O espirito da prosa, de Cristovão Tezza

Numa viagem para Campina Grande, dei conta de ler dois livros e boa parte de um outro. Morar na mata cria distâncias medonhas: 30 horas de deslocamento. Li Faca, de Ronaldo Correia de Brito e O espírito da prosa, de Cristovão Tezza.  Estou tentando escrever sobre minhas leituras. Tentando enquadrar no sistema as minhas leituras e a minha escrita. Mas isso é assunto para outra hora. Por agora, fico com O espírito da prosa, de Cristovão Tezza.

Seção de dados:
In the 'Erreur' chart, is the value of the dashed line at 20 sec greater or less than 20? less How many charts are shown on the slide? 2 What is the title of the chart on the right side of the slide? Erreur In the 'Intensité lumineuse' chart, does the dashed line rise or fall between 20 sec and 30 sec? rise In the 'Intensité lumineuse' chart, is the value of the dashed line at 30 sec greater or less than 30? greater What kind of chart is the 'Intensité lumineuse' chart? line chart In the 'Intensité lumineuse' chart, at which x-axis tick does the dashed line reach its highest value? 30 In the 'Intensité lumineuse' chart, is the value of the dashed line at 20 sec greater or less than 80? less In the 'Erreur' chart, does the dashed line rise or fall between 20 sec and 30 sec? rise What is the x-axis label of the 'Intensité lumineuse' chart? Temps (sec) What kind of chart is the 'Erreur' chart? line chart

Item de trabalho:
Por favor, diga quais são os dois livros que o texto em estudo afirma terem sido lidos durante a viagem para Campina Grande.

Resposta escrita:
Faca, de Ronaldo Correia de Brito, e O espírito da prosa, de Cristovão Tezza.